Инстинкт шепнул несчастной девочке об опасности, но лишь шепнул, и она начала спускаться с откоса, понурив голову, тщетно пытаясь собрать воедино рассыпавшуюся несвязную череду картин, подобную взвихренному ветром хороводу опавшей листвы. Разумеется, она догадывалась о смысле этой тревоги, этого смятения, этого оцепенения ума, как бы скованного приливом вдруг сгустившейся крови, которая тяжело билась в каждой жилке. Но нынче это оцепенение было предвестником сна после приступа лихорадки, когда открываются все шлюзы пота. Только она не знала, какого сна.
Повернувшись спиной к пруду, она подняла глаза на привычный пейзаж со смутной надеждой найти там защиту, поддержку. И она уже обратила взгляд на дорогу, которая, опоясав лес, резко уходила вниз, в долину, как бы повисшую между небом и землей. На ту самую дорогу, которой она проходила сотни раз осенью по воскресным дням вдоль живых изгородей, усыпанных ягодами ежевики... Слезы подступили к глазам. Во всяком случае, она почувствовала, как жжет у нее под веками... Но в ту же самую минуту она услышала цокот лошадиных подков на Мезаргской дороге, и почти сразу на вершине холма появилась грузная кобыла дядюшки Менетрие. Человек и лошадь были совсем близко, так близко, что она слышала, как чертыхается про себя старик, так просто, по привычке, проклиная свой катар.
Первым порывом девочки было бежать, но ноги словно свинцом налились.
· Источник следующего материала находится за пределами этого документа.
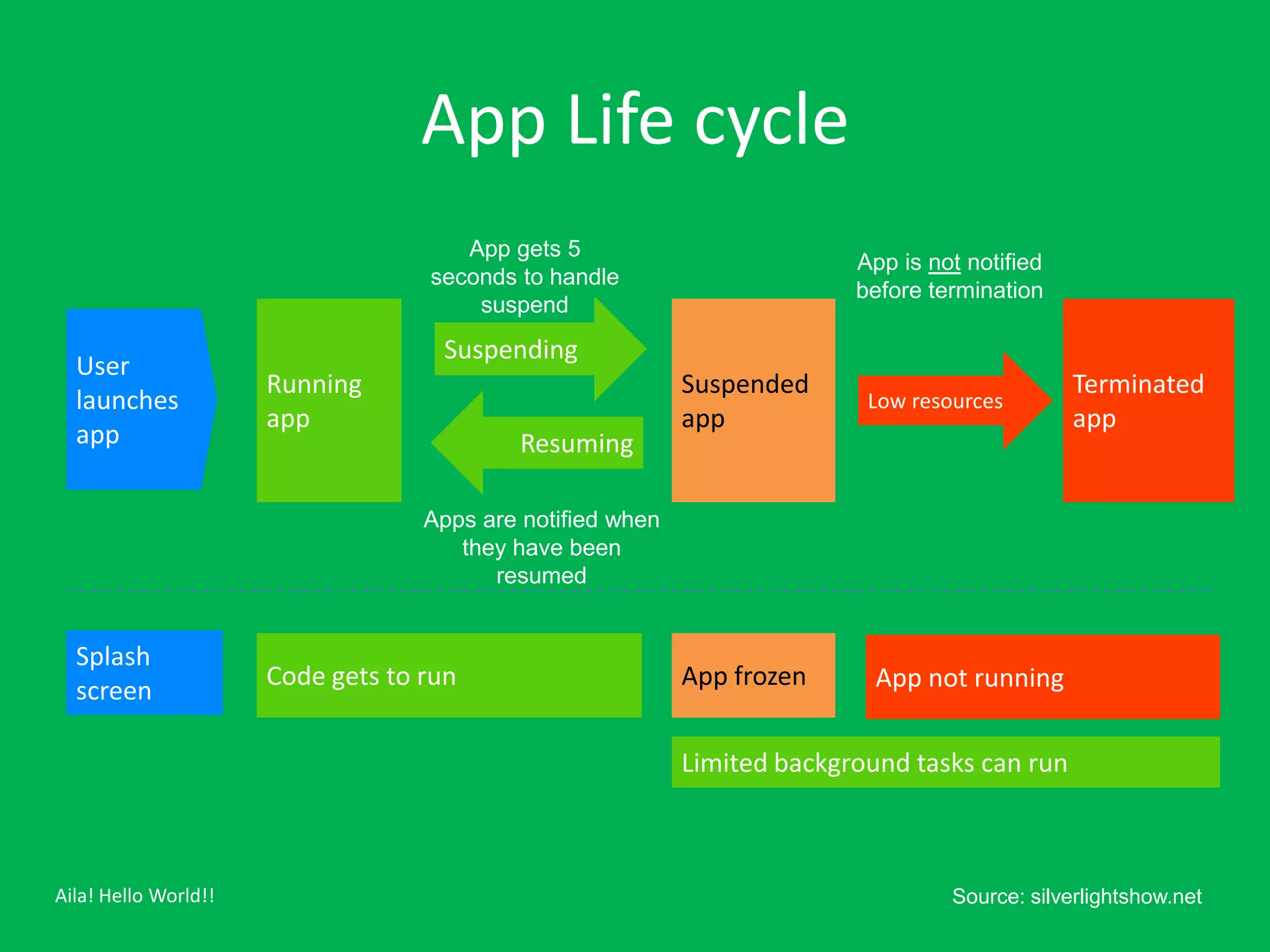 App Life cycle

User launches app

Running app

App gets 5 seconds to handle suspend

Suspending

Resuming

Apps are notified when they have been resumed

Suspended app

App is not notified before termination

Low resources

Terminated app

Splash screen

Code gets to run

App frozen

App not running

Limited background tasks can run

Aila! Hello World!!

Source: silverlightshow.net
По мере того как приближался дядюшка Менетрие (тут дорога делала изгиб, и до нее было рукой подать), сердце Мушетты все громче стучало в груди, как у игрока, который не спускает глаз с рук сдающего, зная, что от следующей выпавшей карты зависит вся его жизнь. На мгновение взгляд старика упал на нее, равнодушный взгляд животного. Ей бы крикнуть, позвать, броситься вслед за своим спасителем, пускай даже таким нелепым. Но он уже тяжело протопал мимо, и Мушетте почудилось, будто несуразный его силуэт удаляется со сверхъестественной быстротой, словно его всасывает пустота. От этой умопомрачительной быстроты даже голова закружилась. Для человеческого существа, чьи мускулы еще покоряются воле, собственное его тело становится лишь призраком.
Самоубийство, как таковое, в действительности пугает лишь тех, кто не пытался покончить с собой и никогда не покончит, ибо черная бездна принимает только того, кому самой судьбой предназначено сойти в нее. Тот, кем владеет смертоносная воля, еще не знает, так ли это; он догадается об этом в последний миг. И последний проблеск мысли человека, кончающего с собой, если только он не сумасшедший, - это, должно быть, ошеломляющее, безнадежное удивление. За исключением безумцев, подсудных иному, никому не ведомому закону, никто никогда не пытался, в случае неудачи, убить себя во второй раз.
Вблизи вода казалась совсем прозрачной. Ил, устилавший дно, был серого, почти зеленого цвета, ласкал глаз, как бархат.
Но в тысячи раз ласковей был голос, что говорил в сердце Мушетты. Да и голос ли это? Мушетта вслушивалась в него так, как слушают животные голос своего хозяина - понукающий или успокаивающий. Голос этот был похож на голос старухи Филомены, но также и на голос Арсена, а иногда даже напоминал голос Мадам. Понятно, он не говорил ни на одном существующем языке. Был он лишь неясным бормотанием, шепотом и с каждой минутой становился все тише. Потом совсем замолк.
Мушетта соскользнула с берега, ступила шаг, другой, пока не почувствовала в икрах и бедрах слабое покусывание холодной воды. Вдруг владевшая ею тишина стала всесветной. Так толпа удерживает дыхание, когда эквилибрист взбирается на последнюю ступеньку уходящей в головокружительную высоту лестницы. Слабеющая воля Мушетты окончательно растворилась в этой тишине. Повинуясь ей, она скользнула вперед, держась одной рукой за кромку берега. Простое движение кисти вполне могло удержать на поверхности ее тело, впрочем, здесь было мелко. И вдруг, подчиняясь правилам некоей пагубной игры, она откинула назад голову, глядя в самый зенит неба. Коварная вода охватила ее затылок, залилась в уши с веселым праздничным журчанием. И, сделав легкое движение всем телом, она почувствовала, что жизнь украдкой уходит от нее, а в ноздри ей уже бил запах самой могилы.